Kevin D. Sawyer

Kevin D. Sawyer is an African American native of San Francisco, California, born in 1963. He has written numerous unpublished short stories, memoirs, essays, poems, and journals on incarceration and other subjects. Some of his work has appeared in the San Francisco Chronicle, 580 Split, San Quentin News, Columbia Journalism Review, The Guardian, Harvard Journal of African American Policy, Brothers in Pen anthologies, Iron City Magazine, San Francisco Bay View, Street Spirit, The Pioneer, California Prison Focus, Oakland Post, Davis Vanguard, American Prison Writing Archive, Filter Magazine, PEN America, Prison Journalism Project, UCLA Law Review, The News Station, El Tecolote, Journal of Prisoners on Prisons, Wall City, and The Life of the Law.

Sawyer is the associate editor for San Quentin News and a member of the Society of Professional Journalists.
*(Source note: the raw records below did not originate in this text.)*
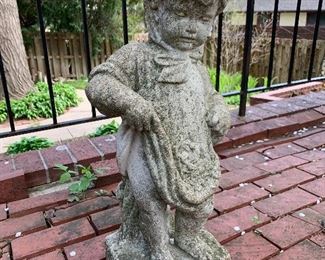 Outdoor Concrete Yard Art (4)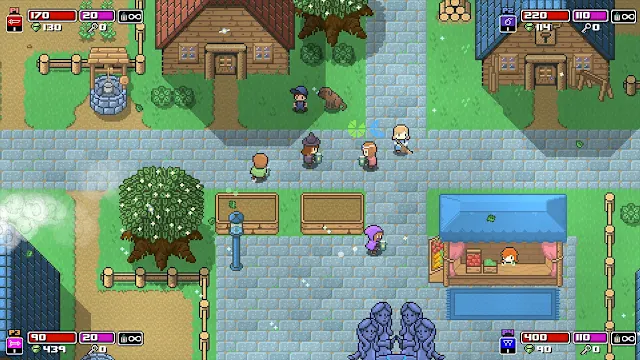 Rogue Heroes: Ruins of Tasos screenshot 4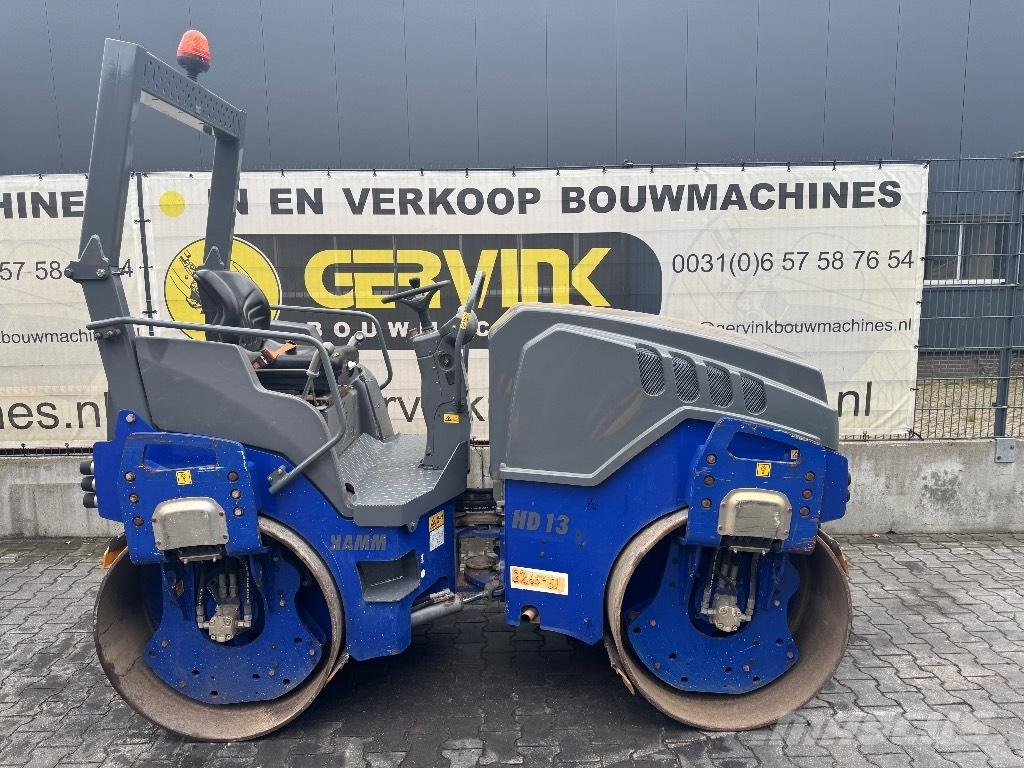 Hamm HD 13 VV Tandemwalzen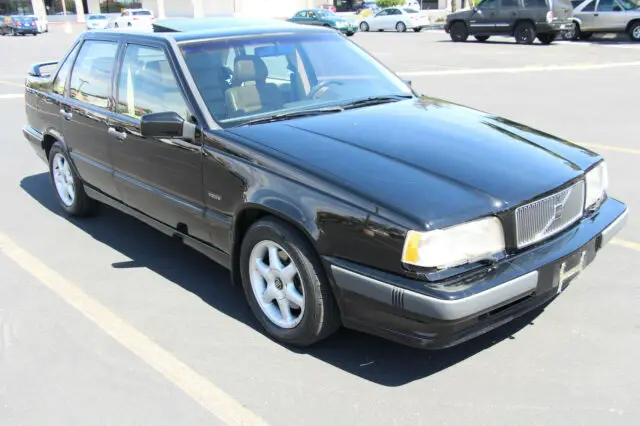 1993 volvo 850 glt sedan ***no reserve***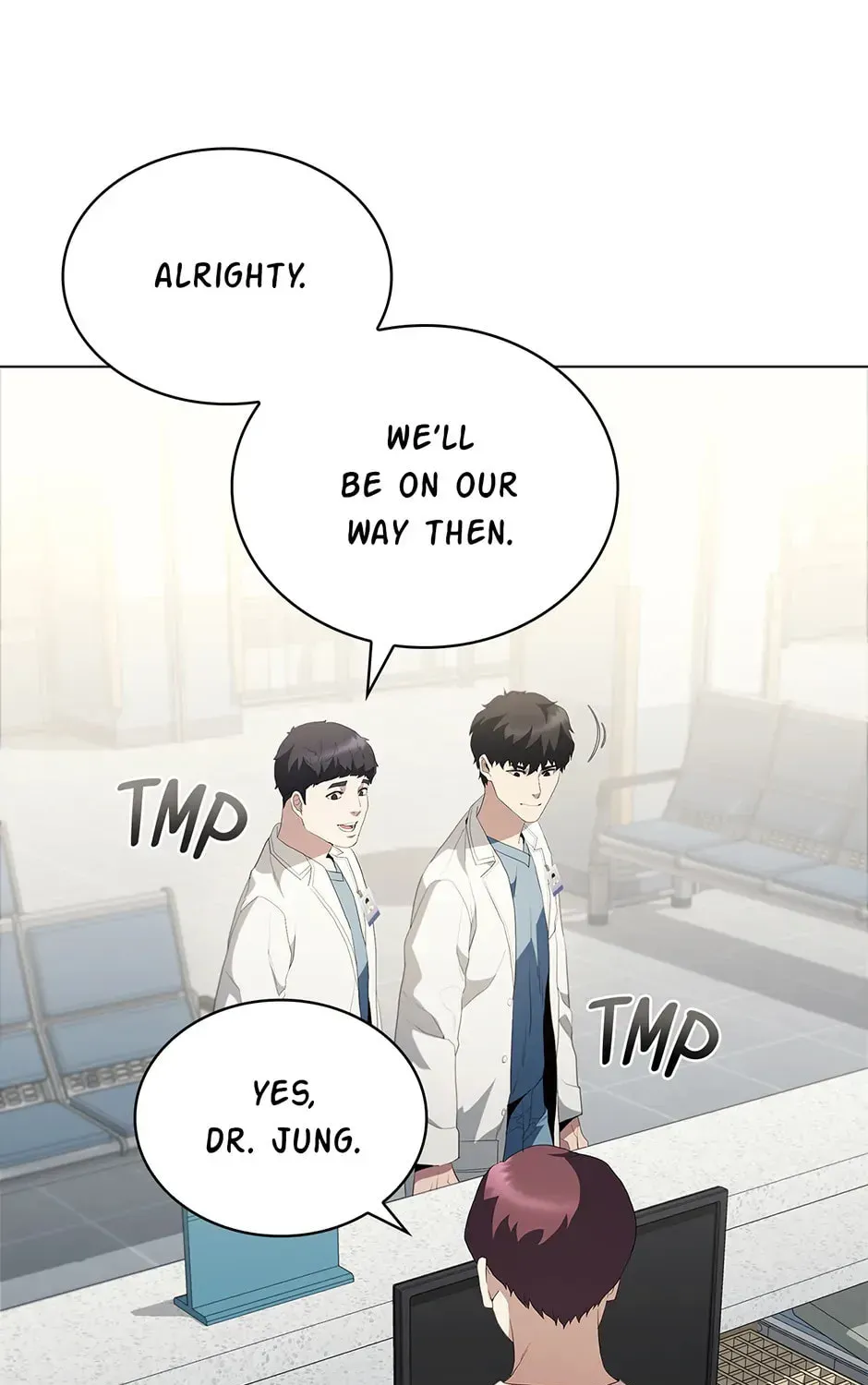 A True Doctor Chapter 219 — Page 11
He’s a 2019 PEN America Honorable Mention winner for nonfiction, a 2016 recipient of The James Aronson Award for Community Journalism, and he was on the San Quentin News team that won the Society of Professional Journalists’ 2014 James Madison Freedom of Information Award.

Prior to incarceration, Sawyer worked fourteen continuous years in the telecommunications industry for several corporations. He’s a certified electrician through the National Center for Construction Education and Research and a practiced guitar and piano player. He holds a Bachelor of Arts degree in mass communication with a special broadcasting option from California State University, Hayward, and a Diploma as paralegal/legal assistant from Blackstone Career Institute. He is currently working on a novel.